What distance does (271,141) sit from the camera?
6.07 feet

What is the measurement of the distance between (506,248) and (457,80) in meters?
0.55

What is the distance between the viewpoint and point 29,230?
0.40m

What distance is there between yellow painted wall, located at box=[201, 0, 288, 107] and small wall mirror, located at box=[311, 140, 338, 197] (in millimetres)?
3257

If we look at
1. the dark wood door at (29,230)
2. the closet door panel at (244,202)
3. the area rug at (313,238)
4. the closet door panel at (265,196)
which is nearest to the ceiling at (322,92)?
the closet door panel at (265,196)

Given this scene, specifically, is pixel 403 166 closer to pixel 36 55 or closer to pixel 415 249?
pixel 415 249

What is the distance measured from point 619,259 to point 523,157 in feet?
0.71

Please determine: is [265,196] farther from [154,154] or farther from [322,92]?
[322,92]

## Goal of the exercise:
Transcribe all of the material above verbatim, keeping every coordinate, unit, and punctuation mark unchanged.

## Answer to this problem:
What distance does (271,141) sit from the camera?
6.07 feet

What is the measurement of the distance between (506,248) and (457,80) in meters?
0.55

What is the distance between the viewpoint and point 29,230?
0.40m

What distance is there between yellow painted wall, located at box=[201, 0, 288, 107] and small wall mirror, located at box=[311, 140, 338, 197] (in millimetres)?
3257

If we look at
1. the dark wood door at (29,230)
2. the closet door panel at (244,202)
3. the area rug at (313,238)
4. the closet door panel at (265,196)
which is nearest to the ceiling at (322,92)?
the closet door panel at (265,196)

Given this scene, specifically, is pixel 403 166 closer to pixel 36 55 or closer to pixel 415 249?
pixel 415 249

What is the distance measured from point 619,259 to point 523,157 in feet?
0.71

Please determine: is [265,196] farther from [154,154] or farther from [322,92]?
[322,92]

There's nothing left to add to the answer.